During a recent press conference, KO MP Agnieszka Pomaska stressed that the investigation signals potential material damage to PKN Orlen and suggested that informing the prosecutor’s office was just the beginning of broader scrutiny. She argued that the case should be pursued without political interference to ensure accountability and fuel security for the state and its economy. She framed the matter as a major stake for national interests and energy resilience at the borders.
Prime Minister Donald Tusk, asked whether an investigative committee should review the merger, suggested that while there may be valuable findings in reports from the Supreme Audit Office and secret services, a parliamentary inquiry might not be necessary. He argued that ongoing prosecution and a rapid audit could provide sufficient transparency and public clarity, potentially rendering a commission unnecessary. He emphasized the importance of allowing public access to information and avoiding speculation until audits and prosecutions are concluded.

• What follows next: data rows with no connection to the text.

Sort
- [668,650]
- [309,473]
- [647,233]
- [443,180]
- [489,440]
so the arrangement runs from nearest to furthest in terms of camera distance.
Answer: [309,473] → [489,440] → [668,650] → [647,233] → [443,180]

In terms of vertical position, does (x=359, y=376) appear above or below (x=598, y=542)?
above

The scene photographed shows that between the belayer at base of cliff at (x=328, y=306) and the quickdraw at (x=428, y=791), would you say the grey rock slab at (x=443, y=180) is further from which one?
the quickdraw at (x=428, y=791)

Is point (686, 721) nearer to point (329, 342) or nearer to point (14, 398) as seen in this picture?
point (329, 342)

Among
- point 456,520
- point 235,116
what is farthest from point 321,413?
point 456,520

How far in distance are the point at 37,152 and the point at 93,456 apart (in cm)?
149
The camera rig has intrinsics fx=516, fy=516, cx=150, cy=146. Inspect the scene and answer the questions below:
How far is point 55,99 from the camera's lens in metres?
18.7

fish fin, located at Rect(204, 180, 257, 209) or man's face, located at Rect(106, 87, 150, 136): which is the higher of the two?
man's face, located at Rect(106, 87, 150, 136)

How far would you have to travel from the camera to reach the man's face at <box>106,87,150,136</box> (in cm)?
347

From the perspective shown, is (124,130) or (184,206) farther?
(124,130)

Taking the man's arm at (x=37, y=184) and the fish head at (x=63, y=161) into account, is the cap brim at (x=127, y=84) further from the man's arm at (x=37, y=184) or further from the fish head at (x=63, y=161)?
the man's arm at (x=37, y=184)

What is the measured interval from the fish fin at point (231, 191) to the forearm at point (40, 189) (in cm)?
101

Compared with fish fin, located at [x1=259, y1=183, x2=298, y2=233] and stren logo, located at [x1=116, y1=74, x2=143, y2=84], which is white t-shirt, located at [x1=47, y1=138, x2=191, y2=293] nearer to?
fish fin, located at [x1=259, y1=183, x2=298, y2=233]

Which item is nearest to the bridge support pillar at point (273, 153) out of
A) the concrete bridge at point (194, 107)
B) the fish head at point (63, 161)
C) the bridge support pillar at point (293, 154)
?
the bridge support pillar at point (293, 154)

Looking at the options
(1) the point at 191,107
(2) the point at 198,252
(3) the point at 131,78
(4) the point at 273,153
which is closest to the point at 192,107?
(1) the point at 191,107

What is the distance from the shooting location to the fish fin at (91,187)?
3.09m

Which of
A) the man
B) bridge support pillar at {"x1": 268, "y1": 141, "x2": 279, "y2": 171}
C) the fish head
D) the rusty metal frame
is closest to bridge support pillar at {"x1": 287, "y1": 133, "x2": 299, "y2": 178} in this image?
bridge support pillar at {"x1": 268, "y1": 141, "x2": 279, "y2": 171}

The discussion around the Orlen-Lotos merger continues to unfold as authorities assess the impact on Poland’s energy security, market stability, and the balance between state influence and corporate governance. The evolving narrative highlights how investors, regulators, and policymakers weigh transparency, accountability, and strategic national interests in a complex, high-stakes sector. Observers note that the outcome could influence energy policy and governance frameworks for years to come.